Hydrocarbon resource assessment consists of two major components; geological basin evaluation and numerical analyses. The evaluation of the Scotian Slope basins included significant original work in geology, geophysics, and geochemistry by the Board staff. Stratigraphic correlations from the shelf to the deepwater slope required integration with results from the Deep Sea Drilling Project (DSDP), and correlative charts with the analogue basins were generated. An extensive digital dataset of a regional 2-D seismic survey of 30,000 km was supplied by TGS-NOPEC and loaded on the Board's workstations. Interpretations of the salt bodies and regional sedimentary megasequences were carried out. Mapping of these key horizons was instrumental in the basin study phase. Geochemical modeling of petroleum source rock potential was carried out by Dr. P. Mukhopadhyay (Global GeoEnergy Research - Halifax).  

Any assessment methodology has to distinguish between established and proven plays, and conceptual and unproven plays. The Scotian Shelf contains several proven plays within the Sable Subbasin. The Verrill Canyon Petroleum System - distal marine shale succession consisting of source, seal and trap components - is responsible for the discoveries to date. The deepwater slope, while having an extensive recent seismic database, contains only eight wells, and as such hydrocarbon plays are by necessity conceptual; consequently, global analogues from similar depositional settings are required.  

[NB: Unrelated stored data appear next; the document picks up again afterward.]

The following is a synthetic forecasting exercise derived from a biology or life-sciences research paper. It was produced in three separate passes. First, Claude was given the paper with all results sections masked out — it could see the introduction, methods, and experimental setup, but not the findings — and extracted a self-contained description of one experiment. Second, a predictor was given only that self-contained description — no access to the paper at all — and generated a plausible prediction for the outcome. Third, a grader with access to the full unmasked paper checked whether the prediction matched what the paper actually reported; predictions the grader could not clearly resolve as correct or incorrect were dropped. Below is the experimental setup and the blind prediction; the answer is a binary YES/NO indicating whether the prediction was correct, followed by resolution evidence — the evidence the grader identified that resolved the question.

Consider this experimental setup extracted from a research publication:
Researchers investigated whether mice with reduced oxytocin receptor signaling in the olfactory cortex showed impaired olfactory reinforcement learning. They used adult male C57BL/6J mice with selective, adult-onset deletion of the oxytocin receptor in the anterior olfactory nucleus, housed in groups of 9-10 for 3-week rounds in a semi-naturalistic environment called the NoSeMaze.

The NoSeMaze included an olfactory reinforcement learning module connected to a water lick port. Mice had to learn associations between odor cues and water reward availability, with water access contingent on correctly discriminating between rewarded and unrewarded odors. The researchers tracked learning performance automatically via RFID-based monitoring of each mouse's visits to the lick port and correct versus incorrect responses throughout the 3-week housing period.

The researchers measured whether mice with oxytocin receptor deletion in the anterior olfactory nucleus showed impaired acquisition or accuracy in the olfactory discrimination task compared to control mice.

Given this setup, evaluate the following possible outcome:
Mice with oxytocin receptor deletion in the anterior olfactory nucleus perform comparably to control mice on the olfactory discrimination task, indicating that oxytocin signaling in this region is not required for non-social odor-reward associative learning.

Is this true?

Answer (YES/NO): YES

For proven plays, field-size distributions and success rates from the basin can be applied to the undiscovered component. For conceptual plays, a map of anomalies could be used along with field-size distributions from analogous plays. Because the Nova Scotia deepwater slope area was too large and complex for the Board to create anomaly maps, an overall play area was determined from regional mapping. Discount factors were then used to arrive at net areas under trapping conditions. All factors were entered as distributions and the procedure is fully stochastic.

 

Geologic Risking  

Geologic risking is critical in assessment work and can be difficult because of its subjectivity. For conceptual plays, geologic risking must be applied at two levels; the prospect level and the play level. These risks are compared in Figure 2.  

A prospect is a singular trap feature or structure, whereas a play is a regional area of similar geological conditions that embraces a number of prospects. An unsuccessful prospect does not end the play potential, but if any of the play factors are zero then all prospects will be dry.

 

Assessment Software  

The assessment software needs of the Board were determined by the following criteria:

  • Easy to use in-house for control and ownership

  • Transparent process; i.e., no "blackboxes"

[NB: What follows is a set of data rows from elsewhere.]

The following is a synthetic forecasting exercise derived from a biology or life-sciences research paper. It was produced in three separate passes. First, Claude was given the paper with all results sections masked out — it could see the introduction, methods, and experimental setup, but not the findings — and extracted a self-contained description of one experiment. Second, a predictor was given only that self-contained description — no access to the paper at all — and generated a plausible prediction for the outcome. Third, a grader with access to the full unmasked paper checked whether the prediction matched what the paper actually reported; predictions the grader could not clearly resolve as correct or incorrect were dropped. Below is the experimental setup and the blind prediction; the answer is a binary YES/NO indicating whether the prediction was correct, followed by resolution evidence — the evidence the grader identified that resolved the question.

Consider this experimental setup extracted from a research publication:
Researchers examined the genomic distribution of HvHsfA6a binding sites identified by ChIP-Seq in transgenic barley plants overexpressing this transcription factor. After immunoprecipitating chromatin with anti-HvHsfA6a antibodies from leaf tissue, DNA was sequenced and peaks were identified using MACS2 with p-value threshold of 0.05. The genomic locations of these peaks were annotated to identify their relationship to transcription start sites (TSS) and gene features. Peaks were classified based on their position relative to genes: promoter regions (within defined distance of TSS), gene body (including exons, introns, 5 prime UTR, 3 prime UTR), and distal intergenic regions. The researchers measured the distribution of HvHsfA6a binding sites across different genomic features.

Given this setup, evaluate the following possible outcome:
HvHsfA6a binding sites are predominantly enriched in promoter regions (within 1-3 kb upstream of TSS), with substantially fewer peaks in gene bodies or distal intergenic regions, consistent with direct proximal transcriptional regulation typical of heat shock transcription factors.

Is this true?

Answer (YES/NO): NO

  • Relatively inexpensive

 

The @RISK program was previously used by the Board for an assessment on discovered resources. Kenneth J. Drummond, a recognized authority in assessment methodologies, designed Excel-based routines to be used with the @RISK Monte Carlo simulation. To achieve the dual goals of being easy to understand and allowing the work to remain in-house, it was decided to use the Drummond routines. Volumetric parameters, recovery factors, oil/gas ratios, etc. were estimated using local data wherever possible but supplemented by worldwide analogues. Mr. Drummond spent a week with the Board during the number-crunching and acted as an objective reviewer.

 

Basin Analogues  

It was necessary to employ information from worldwide analogues for play assessment of the deepwater slope because at the time of the assessment there were no discoveries in deepwater depositional systems, only three existing dry wells (Shelburne G-29, Shubenacadie H-100 and Tantallon M-41). Furthermore, new exploration had just been resumed in 2002. Hence, unlike the global analogues, proven petroleum systems on the Scotian Slope remained unknown.  

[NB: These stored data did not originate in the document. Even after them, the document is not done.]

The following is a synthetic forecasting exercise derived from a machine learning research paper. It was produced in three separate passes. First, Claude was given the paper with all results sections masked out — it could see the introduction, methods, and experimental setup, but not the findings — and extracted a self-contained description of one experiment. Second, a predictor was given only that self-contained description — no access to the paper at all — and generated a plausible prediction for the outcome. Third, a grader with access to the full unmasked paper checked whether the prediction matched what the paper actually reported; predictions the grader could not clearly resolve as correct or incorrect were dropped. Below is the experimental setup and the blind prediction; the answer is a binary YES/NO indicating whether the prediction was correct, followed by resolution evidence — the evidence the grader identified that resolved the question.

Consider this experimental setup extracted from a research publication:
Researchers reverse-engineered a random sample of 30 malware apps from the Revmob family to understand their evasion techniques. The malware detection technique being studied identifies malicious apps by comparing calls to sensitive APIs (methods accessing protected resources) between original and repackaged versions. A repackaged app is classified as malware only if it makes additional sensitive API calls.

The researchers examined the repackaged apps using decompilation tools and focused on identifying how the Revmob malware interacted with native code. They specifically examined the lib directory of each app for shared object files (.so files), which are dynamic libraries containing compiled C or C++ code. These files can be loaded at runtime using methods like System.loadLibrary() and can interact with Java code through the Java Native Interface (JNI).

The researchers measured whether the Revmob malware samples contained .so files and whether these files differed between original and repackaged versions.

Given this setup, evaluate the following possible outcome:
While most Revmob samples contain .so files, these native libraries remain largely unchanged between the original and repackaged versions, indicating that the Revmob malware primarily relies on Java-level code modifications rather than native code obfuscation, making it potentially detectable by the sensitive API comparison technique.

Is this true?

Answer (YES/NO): NO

The continental margin off Nova Scotia has long been known as the definitive Atlantic-style passive margin; a pull-apart margin followed by thermal sag and a prograding shelf with a carbonate bank, major river delta system, and a mobile salt substrate. The three major analogue passive margins are all Atlantic facing, namely the Gulf of Mexico (GoM), offshore Brazil, and offshore West Central Africa, all which have enjoyed recent and continued deepwater success.

 

Once a geotectonic similarity was established, Ulmishek (1984) described four factors to be considered when drawing basin comparisons:

1) quality of potential source rocks and their maturation,

2) presence of traps, their abundance and size,

3) presence of reservoir rocks and their quality, and

4) presence of regional seals.

 

Another important factor is the age of a petroleum system because hydrocarbons appear unevenly distributed spatially and temporally in a basin as well as globally. Analogue data were considered for areas, net pays, porosities, saturations, formation volume factors, recovery factors, and oil-gas ratios.

 

Play Types  

From seismic interpretation, the structural geometry of the identified sequences was mapped. As a result, the slope was divided into six areas based on structural styles, and twelve types of plays were identified. All plays except the subsalt synrift play require deepwater turbidite sands for reservoir, and except for the slope fan play, all others are salt-related to some extent. These twelve plays were assessed independently, and their results combined statistically for the totals:

  1. Mini-Basin Floors (Structured and Unstructured)

  2. Mini-Basin Flanks

  3. Salt Crests (Associated with Mini-Basins)

  4. Sub-Salt, Jurassic

  5. Supra-Salt Structures, Tertiary

  6. Sub-Salt, Cretaceous

  7. Salt Crests

  8. Salt Flanks

  9. Deep Structures

10. Other Supra-Salt Structures

11. Upper Slope Fans and Structures (Tertiary and Cretaceous)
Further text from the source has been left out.